Records for this exercise:
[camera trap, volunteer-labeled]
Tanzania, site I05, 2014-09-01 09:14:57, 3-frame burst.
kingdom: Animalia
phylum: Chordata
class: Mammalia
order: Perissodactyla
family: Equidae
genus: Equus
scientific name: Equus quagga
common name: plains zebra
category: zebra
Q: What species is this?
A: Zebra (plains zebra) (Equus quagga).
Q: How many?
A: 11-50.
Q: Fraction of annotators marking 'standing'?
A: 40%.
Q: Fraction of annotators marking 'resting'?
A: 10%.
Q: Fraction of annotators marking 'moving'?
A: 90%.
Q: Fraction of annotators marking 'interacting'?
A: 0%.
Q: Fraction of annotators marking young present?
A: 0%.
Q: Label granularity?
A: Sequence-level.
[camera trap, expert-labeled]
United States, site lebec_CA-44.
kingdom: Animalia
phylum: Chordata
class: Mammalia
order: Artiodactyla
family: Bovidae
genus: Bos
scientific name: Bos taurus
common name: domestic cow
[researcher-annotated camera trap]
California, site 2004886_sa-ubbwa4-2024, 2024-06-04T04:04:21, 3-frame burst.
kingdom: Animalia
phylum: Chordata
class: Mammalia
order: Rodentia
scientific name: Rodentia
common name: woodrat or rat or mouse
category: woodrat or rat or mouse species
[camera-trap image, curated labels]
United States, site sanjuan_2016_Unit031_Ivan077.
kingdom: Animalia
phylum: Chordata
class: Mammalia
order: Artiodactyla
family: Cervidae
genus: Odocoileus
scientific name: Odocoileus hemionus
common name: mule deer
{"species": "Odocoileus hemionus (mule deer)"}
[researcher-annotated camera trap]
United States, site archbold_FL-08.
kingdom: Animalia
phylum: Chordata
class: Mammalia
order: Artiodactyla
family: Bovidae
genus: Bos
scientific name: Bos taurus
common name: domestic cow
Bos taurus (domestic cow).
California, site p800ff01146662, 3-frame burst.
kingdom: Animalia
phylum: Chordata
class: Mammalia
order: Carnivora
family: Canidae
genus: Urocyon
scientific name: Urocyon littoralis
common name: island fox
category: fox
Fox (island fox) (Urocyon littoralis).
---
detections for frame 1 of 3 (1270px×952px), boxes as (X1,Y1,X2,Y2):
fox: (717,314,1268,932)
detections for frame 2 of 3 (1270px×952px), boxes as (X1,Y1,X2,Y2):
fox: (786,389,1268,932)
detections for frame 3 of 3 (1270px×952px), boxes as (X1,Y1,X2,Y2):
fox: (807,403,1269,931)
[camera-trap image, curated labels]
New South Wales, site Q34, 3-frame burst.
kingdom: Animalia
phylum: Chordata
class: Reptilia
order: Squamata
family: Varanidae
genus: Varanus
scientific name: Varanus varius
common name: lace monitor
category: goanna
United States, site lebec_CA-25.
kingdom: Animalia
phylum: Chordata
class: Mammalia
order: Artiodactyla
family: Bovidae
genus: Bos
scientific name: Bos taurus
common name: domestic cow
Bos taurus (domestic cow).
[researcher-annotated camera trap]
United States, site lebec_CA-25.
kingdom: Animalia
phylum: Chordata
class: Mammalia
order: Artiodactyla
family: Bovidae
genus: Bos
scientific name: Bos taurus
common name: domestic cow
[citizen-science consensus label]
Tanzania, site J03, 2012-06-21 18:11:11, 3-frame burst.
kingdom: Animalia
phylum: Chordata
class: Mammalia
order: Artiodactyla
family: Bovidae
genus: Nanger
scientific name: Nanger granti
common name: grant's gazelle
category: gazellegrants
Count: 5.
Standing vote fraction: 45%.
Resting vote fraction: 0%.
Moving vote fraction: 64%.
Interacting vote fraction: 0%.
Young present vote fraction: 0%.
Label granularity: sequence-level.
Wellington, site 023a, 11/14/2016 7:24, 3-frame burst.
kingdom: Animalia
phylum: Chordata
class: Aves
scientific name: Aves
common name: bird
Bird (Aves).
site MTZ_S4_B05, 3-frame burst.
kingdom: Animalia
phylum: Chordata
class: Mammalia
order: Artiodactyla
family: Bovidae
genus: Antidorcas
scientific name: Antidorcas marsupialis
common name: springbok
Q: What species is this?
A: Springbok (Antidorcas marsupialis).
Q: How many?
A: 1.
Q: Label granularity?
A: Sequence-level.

Exercise instructions:
The line containing "site MTZ_S4_B05, 3-frame burst." and all lines after it, through the last line of the data, should be retyped exactly.

Reply:
site MTZ_S4_B05, 3-frame burst.
kingdom: Animalia
phylum: Chordata
class: Mammalia
order: Artiodactyla
family: Bovidae
genus: Antidorcas
scientific name: Antidorcas marsupialis
common name: springbok
Q: What species is this?
A: Springbok (Antidorcas marsupialis).
Q: How many?
A: 1.
Q: Label granularity?
A: Sequence-level.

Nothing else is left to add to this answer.